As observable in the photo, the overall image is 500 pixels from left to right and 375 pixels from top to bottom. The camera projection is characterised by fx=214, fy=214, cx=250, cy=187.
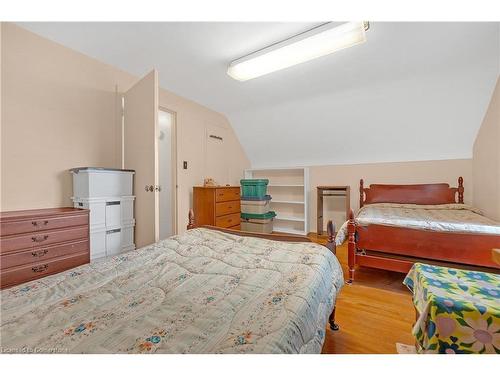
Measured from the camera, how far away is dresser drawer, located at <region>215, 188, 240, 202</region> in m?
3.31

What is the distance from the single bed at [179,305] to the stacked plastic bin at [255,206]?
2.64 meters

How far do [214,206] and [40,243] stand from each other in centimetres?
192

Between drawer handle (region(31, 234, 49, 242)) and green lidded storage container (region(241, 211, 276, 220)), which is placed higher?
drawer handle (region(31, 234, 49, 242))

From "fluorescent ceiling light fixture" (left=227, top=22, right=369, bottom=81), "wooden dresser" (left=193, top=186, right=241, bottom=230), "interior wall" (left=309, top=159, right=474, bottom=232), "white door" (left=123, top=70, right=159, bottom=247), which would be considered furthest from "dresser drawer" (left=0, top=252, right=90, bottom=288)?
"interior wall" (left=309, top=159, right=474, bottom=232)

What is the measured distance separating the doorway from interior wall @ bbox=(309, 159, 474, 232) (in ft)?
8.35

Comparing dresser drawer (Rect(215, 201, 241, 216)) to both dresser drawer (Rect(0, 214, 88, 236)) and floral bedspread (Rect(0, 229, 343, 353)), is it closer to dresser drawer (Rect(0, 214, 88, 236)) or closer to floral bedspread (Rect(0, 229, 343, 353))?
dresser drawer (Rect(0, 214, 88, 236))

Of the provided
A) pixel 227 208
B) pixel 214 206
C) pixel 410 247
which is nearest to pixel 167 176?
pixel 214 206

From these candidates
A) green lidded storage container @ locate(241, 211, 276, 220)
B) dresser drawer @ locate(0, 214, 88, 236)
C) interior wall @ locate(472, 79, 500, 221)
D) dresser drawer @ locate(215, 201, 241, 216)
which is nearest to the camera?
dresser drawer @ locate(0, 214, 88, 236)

**What to do**: Reproduce word for word the lines of the entries that begin at the line containing "Of the provided" and run through the last line of the entries, including both of those lines.

**Exercise response**:
Of the provided
A) pixel 227 208
B) pixel 214 206
C) pixel 410 247
which is nearest to pixel 167 176?
pixel 214 206

From these candidates
A) green lidded storage container @ locate(241, 211, 276, 220)
B) dresser drawer @ locate(0, 214, 88, 236)
C) interior wall @ locate(472, 79, 500, 221)
D) dresser drawer @ locate(215, 201, 241, 216)
which is nearest to the camera?
dresser drawer @ locate(0, 214, 88, 236)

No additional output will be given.